Problem:
Extract, word for word, the lines of the records starting at the line that contains "From the camera, how" and ending at the end of the records. Give those lines alone.

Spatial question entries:
□ □ □

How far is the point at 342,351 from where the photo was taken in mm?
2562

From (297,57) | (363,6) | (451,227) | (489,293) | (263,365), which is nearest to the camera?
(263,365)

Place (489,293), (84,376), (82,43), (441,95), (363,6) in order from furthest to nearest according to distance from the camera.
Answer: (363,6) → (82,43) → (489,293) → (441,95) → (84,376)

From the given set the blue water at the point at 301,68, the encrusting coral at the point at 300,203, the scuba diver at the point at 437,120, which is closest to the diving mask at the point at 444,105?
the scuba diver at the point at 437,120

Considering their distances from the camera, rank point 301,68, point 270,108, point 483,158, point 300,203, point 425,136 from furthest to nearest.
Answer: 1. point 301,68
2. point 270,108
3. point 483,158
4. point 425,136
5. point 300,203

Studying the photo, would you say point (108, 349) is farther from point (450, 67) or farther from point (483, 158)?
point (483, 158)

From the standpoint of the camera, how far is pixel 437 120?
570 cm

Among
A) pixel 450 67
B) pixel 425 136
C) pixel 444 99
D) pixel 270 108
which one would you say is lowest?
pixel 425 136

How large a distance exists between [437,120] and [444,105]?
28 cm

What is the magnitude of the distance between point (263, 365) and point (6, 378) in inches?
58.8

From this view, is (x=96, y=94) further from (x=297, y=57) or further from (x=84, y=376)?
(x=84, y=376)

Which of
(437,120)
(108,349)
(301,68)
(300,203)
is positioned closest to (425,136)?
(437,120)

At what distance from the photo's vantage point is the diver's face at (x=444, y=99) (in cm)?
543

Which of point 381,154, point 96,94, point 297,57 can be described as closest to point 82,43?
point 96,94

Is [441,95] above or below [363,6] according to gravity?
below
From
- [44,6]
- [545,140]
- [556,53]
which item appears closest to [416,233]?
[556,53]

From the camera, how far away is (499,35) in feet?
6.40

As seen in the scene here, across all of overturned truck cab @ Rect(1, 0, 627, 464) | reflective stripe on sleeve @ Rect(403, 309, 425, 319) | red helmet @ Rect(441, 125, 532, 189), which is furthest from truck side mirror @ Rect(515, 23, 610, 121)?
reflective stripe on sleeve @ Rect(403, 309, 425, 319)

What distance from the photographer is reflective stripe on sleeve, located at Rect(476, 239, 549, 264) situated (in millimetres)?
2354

□ □ □

Result of the task:
From the camera, how far away is (499,35) in feet?
6.40

As seen in the scene here, across all of overturned truck cab @ Rect(1, 0, 627, 464) | reflective stripe on sleeve @ Rect(403, 309, 425, 319) | red helmet @ Rect(441, 125, 532, 189), which is furthest from truck side mirror @ Rect(515, 23, 610, 121)?
reflective stripe on sleeve @ Rect(403, 309, 425, 319)

What distance from the photographer is reflective stripe on sleeve, located at Rect(476, 239, 549, 264) situated (in millimetres)?
2354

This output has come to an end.